DONNÉES FOURNIES =
┄┄┄┄┄┄┄┄┄┄┄┄┄┄┄┄┄┄┄┄
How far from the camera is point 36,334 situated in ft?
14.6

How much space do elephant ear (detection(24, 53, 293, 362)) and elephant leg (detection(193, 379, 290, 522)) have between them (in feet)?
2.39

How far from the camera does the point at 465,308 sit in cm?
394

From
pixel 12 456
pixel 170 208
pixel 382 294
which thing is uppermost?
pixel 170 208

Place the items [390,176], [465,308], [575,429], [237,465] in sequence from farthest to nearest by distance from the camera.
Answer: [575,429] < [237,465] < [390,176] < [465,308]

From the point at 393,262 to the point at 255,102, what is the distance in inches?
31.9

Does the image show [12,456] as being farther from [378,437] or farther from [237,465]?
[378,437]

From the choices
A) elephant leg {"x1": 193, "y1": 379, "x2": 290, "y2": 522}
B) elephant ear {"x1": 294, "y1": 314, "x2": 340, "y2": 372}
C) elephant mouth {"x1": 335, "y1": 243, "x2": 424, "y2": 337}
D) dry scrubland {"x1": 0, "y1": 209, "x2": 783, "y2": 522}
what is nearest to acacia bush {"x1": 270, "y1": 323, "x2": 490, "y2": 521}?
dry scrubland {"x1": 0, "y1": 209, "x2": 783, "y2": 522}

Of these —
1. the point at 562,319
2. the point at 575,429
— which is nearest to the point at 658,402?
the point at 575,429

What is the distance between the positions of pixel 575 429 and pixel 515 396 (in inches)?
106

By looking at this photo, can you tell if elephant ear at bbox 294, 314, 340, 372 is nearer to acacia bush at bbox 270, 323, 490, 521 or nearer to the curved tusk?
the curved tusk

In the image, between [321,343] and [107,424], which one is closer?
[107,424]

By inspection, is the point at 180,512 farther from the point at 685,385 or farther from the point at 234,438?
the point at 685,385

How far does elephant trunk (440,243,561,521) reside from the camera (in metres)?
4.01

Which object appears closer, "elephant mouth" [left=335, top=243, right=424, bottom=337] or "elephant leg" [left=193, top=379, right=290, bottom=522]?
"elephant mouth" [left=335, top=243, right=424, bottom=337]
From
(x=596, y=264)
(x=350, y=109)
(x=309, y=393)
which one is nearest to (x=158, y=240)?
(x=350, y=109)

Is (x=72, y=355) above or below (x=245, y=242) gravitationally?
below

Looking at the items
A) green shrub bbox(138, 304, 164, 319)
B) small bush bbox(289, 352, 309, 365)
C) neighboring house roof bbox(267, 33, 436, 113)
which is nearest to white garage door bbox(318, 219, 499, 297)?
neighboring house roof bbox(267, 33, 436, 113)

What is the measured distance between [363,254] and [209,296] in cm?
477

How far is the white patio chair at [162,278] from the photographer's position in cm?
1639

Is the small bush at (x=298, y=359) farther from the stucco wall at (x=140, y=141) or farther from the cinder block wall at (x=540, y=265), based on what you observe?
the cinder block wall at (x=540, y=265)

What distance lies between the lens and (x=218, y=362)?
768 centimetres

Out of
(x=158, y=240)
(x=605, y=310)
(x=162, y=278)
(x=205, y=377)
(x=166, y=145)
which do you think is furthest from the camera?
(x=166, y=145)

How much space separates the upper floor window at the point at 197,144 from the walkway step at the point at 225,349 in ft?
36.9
┄┄┄┄┄┄┄┄┄┄┄┄┄┄┄┄┄┄┄┄
CONSIGNE =
Recopiez sans aucune modification les lignes de la liste, depuis celle qui contient « Is (x=72, y=355) » jusqu'à la fin de la liste, bornes comprises.

RÉPONSE ATTENDUE =
Is (x=72, y=355) above or below (x=245, y=242) gravitationally?
below

Looking at the items
A) green shrub bbox(138, 304, 164, 319)
B) small bush bbox(289, 352, 309, 365)
C) neighboring house roof bbox(267, 33, 436, 113)
which is nearest to white garage door bbox(318, 219, 499, 297)?
neighboring house roof bbox(267, 33, 436, 113)

What is the measured distance between [363,254] and [209,296] in cm?
477

How far is the white patio chair at [162,278] from the photographer's position in cm?
1639

Is the small bush at (x=298, y=359) farther from the stucco wall at (x=140, y=141) or farther from the cinder block wall at (x=540, y=265), based on what you observe?
the cinder block wall at (x=540, y=265)

What distance lies between the lens and (x=218, y=362)?
768 centimetres

Out of
(x=158, y=240)
(x=605, y=310)
(x=162, y=278)
(x=205, y=377)
(x=166, y=145)
which do you think is furthest from the camera?
(x=166, y=145)

How much space separates the upper floor window at the point at 197,144 from the walkway step at the point at 225,349 in ft?
36.9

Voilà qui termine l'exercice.